Voters in several North Shore Nassau County school districts will choose Board of Education members on Tuesday, May 19, with some seats drawing competitive races and others going to unopposed incumbents.
The most familiar names on the ballot belong to Roslyn, where Board of Education President Meryl Waxman Ben-Levy and Trustee Leigh Minsky are both running without opposition. Waxman Ben-Levy has held a seat on the Roslyn board since 2005 and has served as president since 2010, making her one of the longest-tenured board leaders in Nassau County. That’s more than two decades shaping policy for a district whose official mission is “Excellence. Elevated.” Minsky joined the board in 2023.
Both candidates bring legal credentials. Waxman Ben-Levy has worked as a litigator, mediator, and arbitrator throughout her career. Her focus on the board has tracked closely with what most Roslyn families care about: academic programming, fiscal oversight, and keeping schools in genuine communication with the community. Minsky is an attorney and accountant in private practice who earned both a Juris Doctor and a master’s degree in accounting from Hofstra University. The JD came from Hofstra University School of Law; the accounting degree from Hofstra’s Frank G. Zarb School of Business. He’s admitted to practice in New York and New Jersey and holds membership in both the Nassau County Bar Association and the New York State Bar Association.
The Roslyn Board of Education sets district policy, approves the school budget, and evaluates the superintendent, responsibilities that touch every family in the district. No challenger filed for either seat by the deadline.
Over in the North Shore school district, also in Nassau County, Board of Education President Andrea Macari and Trustee Brian Hanley are similarly running unopposed on May 19.

■ **Dataset extract**:
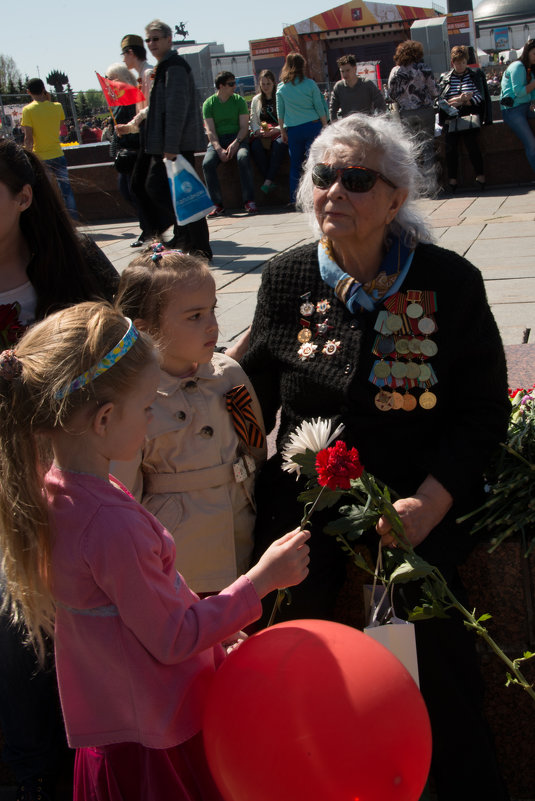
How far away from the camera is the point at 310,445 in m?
1.95

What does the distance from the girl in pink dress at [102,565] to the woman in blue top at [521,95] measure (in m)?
9.89

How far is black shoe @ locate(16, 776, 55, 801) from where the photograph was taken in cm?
213

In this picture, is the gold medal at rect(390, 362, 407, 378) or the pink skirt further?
the gold medal at rect(390, 362, 407, 378)

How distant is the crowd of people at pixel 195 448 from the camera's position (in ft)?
5.27

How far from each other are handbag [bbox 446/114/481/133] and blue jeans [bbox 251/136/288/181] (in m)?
2.21

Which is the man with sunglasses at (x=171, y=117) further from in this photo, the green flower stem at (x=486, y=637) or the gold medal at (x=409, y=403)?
the green flower stem at (x=486, y=637)

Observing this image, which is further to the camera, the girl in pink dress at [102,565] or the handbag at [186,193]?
the handbag at [186,193]

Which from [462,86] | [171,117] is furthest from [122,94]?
[462,86]

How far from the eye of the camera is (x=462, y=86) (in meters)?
10.8

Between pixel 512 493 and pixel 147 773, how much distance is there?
1.23 meters

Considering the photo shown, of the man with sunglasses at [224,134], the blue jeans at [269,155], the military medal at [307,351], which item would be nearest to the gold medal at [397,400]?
the military medal at [307,351]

■ **Brief 1**: In the article on the Nassau County school board elections, since what year has Meryl Waxman Ben-Levy served as president of the Roslyn Board of Education?
■ **Brief 2**: Carry on the article about the North Shore Nassau County school board elections from its final sentence.

■ **Expected output 1**: Since 2010.

■ **Expected output 2**:
Macari is a lifelong North Shore resident who attended the district’s own schools before earning her bachelor’s degree from Barnard College of Columbia University and going on to Hofstra University for a master’s degree and a Ph.D. in clinical and school psychology. She practices cognitive behavioral therapy in private practice on Long Island and provides individual, family, and marital counseling along with psychological and educational evaluations. She became board president in 2023.
Uncontested.
No opposing candidates.
It’s a pattern that school governance experts say reflects both the appeal of incumbency and the simple reality that school board service demands substantial time without pay. Candidates must file nominating petitions, attend regular evening meetings, wade through budget documents, and field constituent complaints, all while holding down careers and family obligations.
That dynamic doesn’t mean these seats are low-stakes. School boards in Nassau County control budgets that run into the tens of millions of dollars, and their decisions ripple through property tax bills that Long Island homeowners know too well. The Long Island Press has tracked multiple North Shore races this cycle, including contested seats in other districts where challengers are pushing back on spending levels and curriculum decisions.
For Roslyn and North Shore, though, the May 19 vote is more affirmation than competition. Waxman Ben-Levy’s tenure alone spans four different superintendents and a full generation of students who’ve moved through Roslyn schools. Parents who enrolled kindergartners during her first years as president are now watching those same kids graduate.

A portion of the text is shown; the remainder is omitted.